### [Dataset]

========================================================================

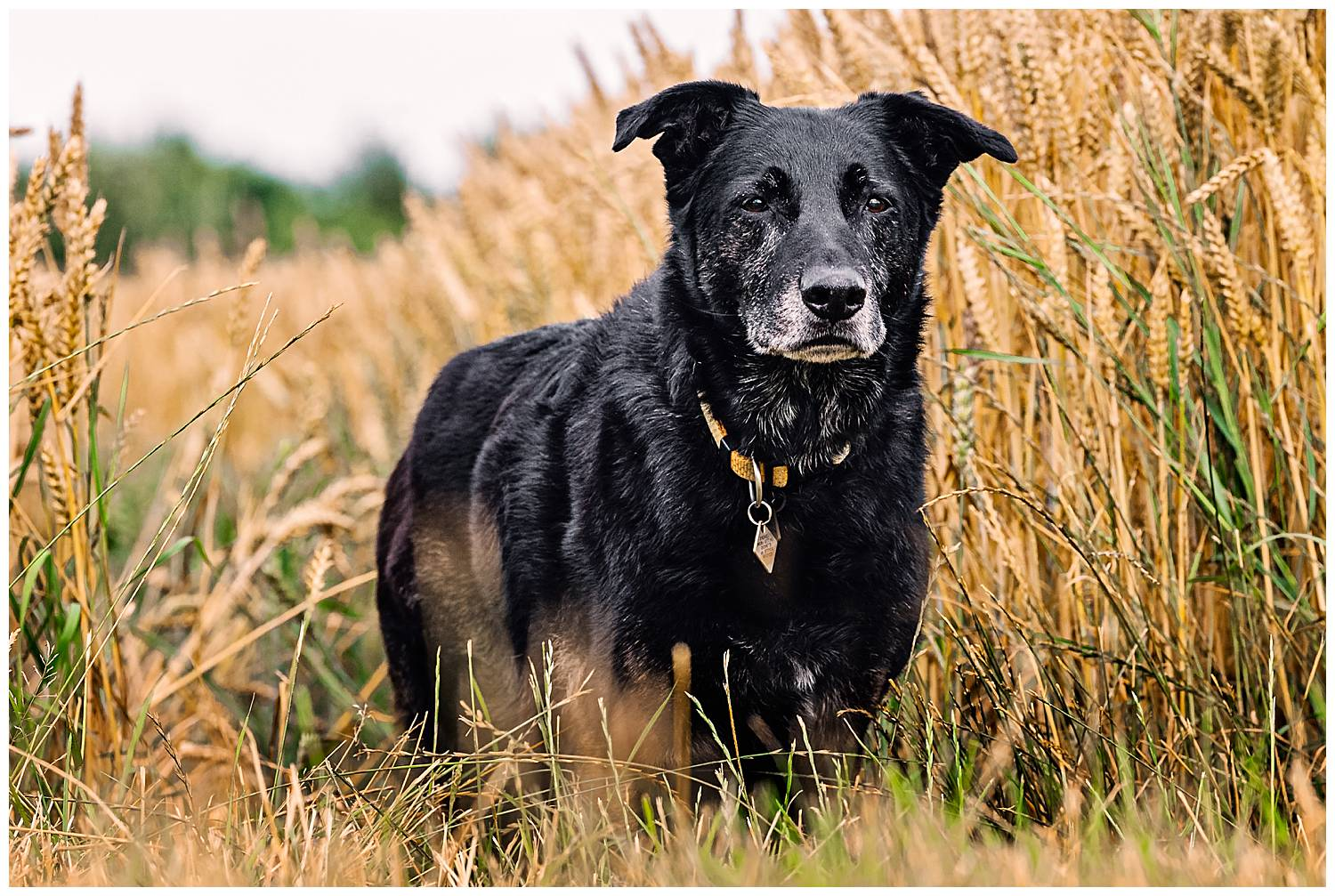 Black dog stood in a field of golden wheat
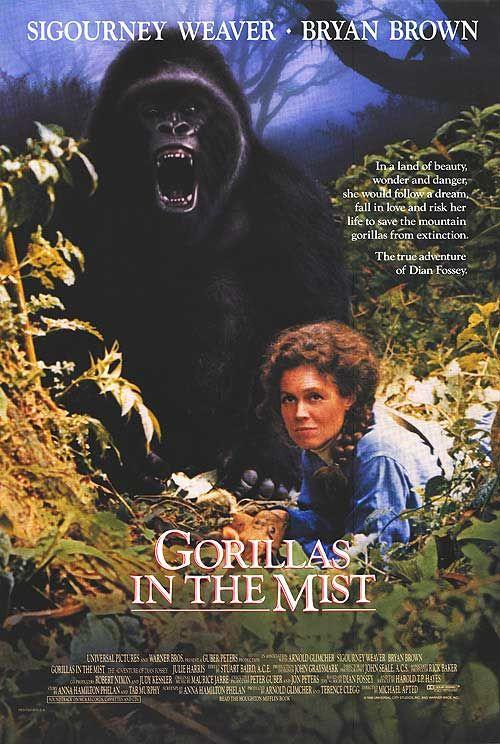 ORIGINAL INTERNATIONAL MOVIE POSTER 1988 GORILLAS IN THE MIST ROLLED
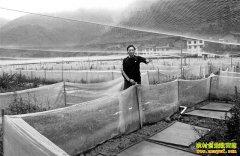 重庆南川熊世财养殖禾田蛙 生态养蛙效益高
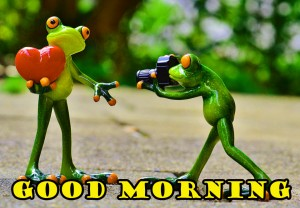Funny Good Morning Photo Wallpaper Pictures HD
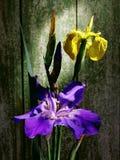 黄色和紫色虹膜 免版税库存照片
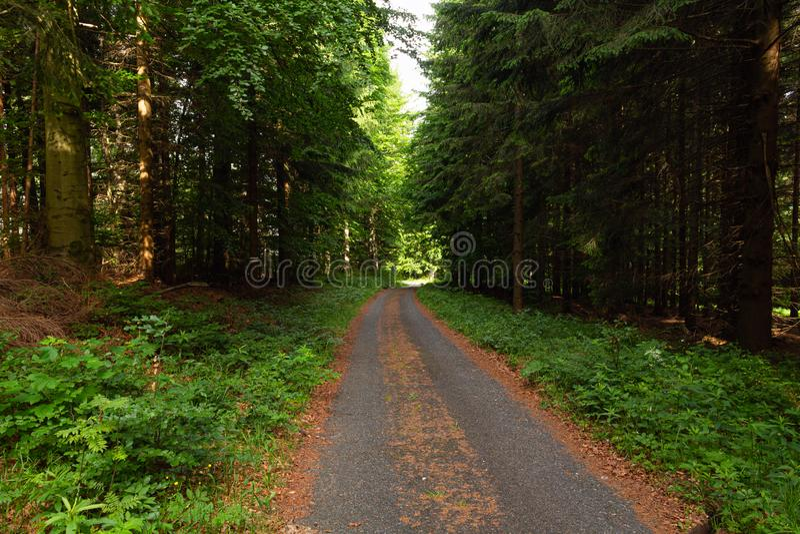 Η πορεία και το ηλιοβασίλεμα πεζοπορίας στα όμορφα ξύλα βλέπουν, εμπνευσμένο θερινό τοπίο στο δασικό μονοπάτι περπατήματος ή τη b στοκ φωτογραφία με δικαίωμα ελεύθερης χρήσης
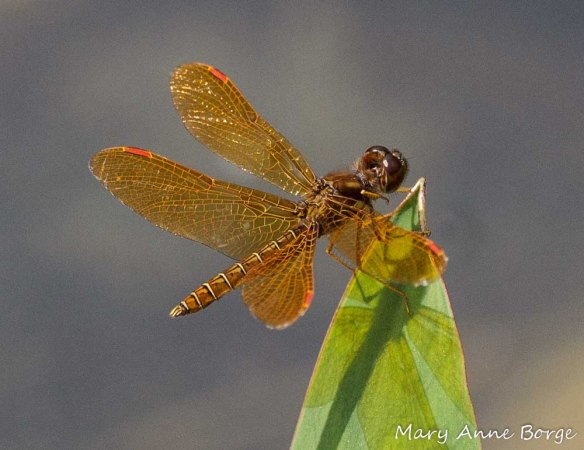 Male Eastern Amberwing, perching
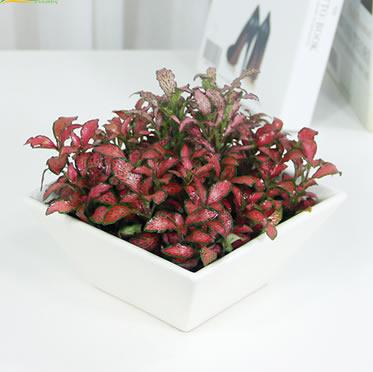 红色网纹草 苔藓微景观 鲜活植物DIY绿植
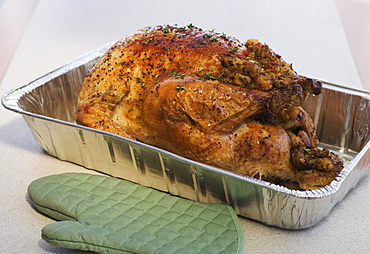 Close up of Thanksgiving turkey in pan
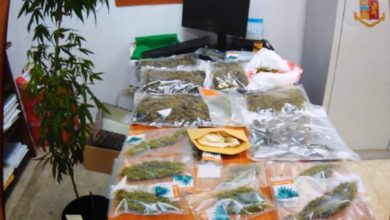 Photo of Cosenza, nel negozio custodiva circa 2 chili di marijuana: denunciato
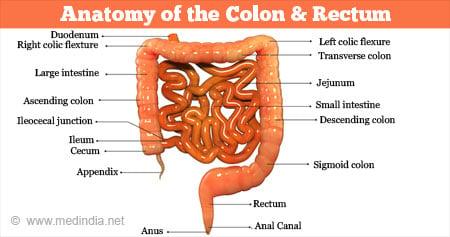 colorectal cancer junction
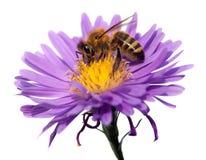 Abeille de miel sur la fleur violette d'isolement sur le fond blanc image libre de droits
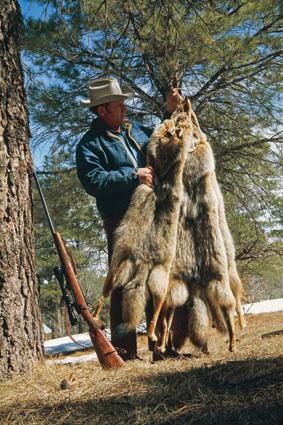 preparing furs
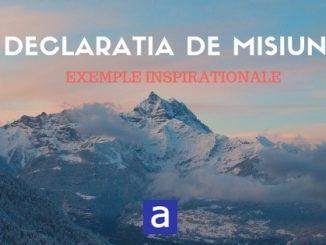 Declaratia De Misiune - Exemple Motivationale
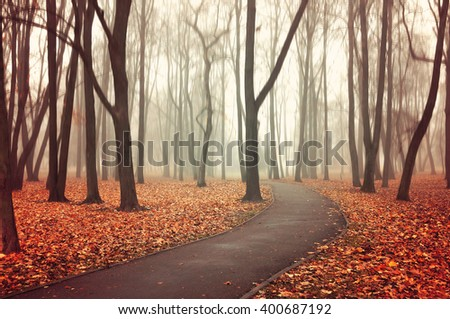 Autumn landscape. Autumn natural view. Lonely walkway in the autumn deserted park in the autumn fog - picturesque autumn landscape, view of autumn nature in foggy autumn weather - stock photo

========================================================================

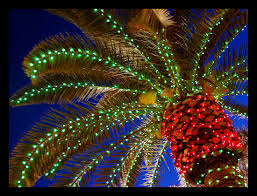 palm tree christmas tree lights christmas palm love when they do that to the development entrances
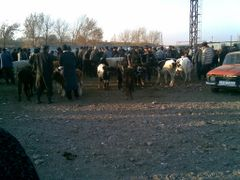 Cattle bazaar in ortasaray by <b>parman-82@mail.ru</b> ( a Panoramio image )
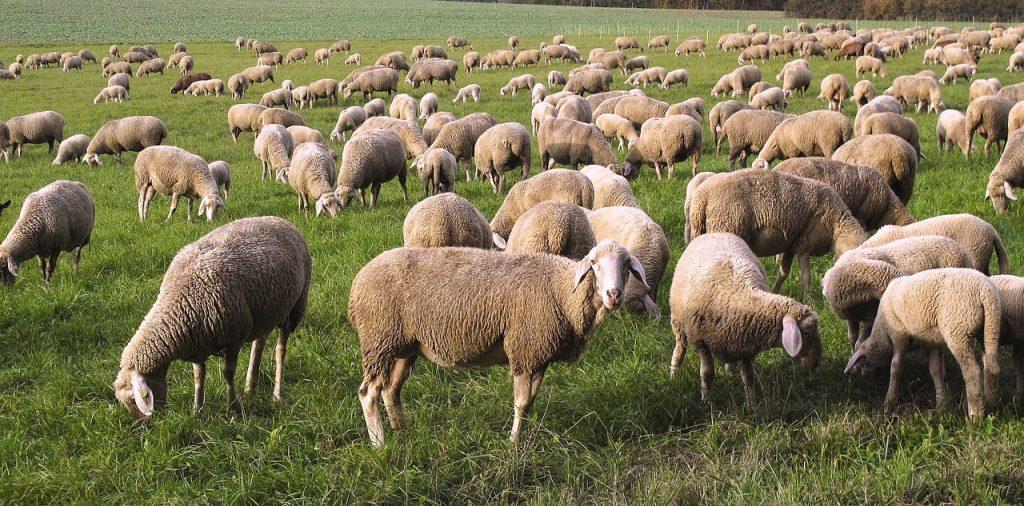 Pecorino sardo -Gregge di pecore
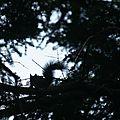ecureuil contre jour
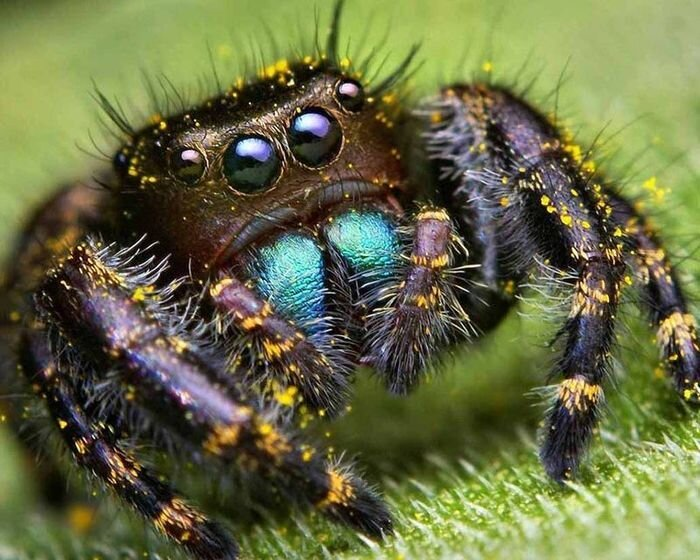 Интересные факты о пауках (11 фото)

========================================================================

### [Your task]
Exactly reproduce the lines above, starting at the one that contains "Male Eastern Amberwing, perching" and ending at the one that contains "Autumn landscape. Autumn", both inclusive; leave the pictures out and add no other lines.

### [Written response]
 Male Eastern Amberwing, perching
 红色网纹草 苔藓微景观 鲜活植物DIY绿植
 Close up of Thanksgiving turkey in pan
 Photo of Cosenza, nel negozio custodiva circa 2 chili di marijuana: denunciato
 colorectal cancer junction
 Abeille de miel sur la fleur violette d'isolement sur le fond blanc image libre de droits
 preparing furs
 Declaratia De Misiune - Exemple Motivationale
 Autumn landscape. Autumn natural view. Lonely walkway in the autumn deserted park in the autumn fog - picturesque autumn landscape, view of autumn nature in foggy autumn weather - stock photo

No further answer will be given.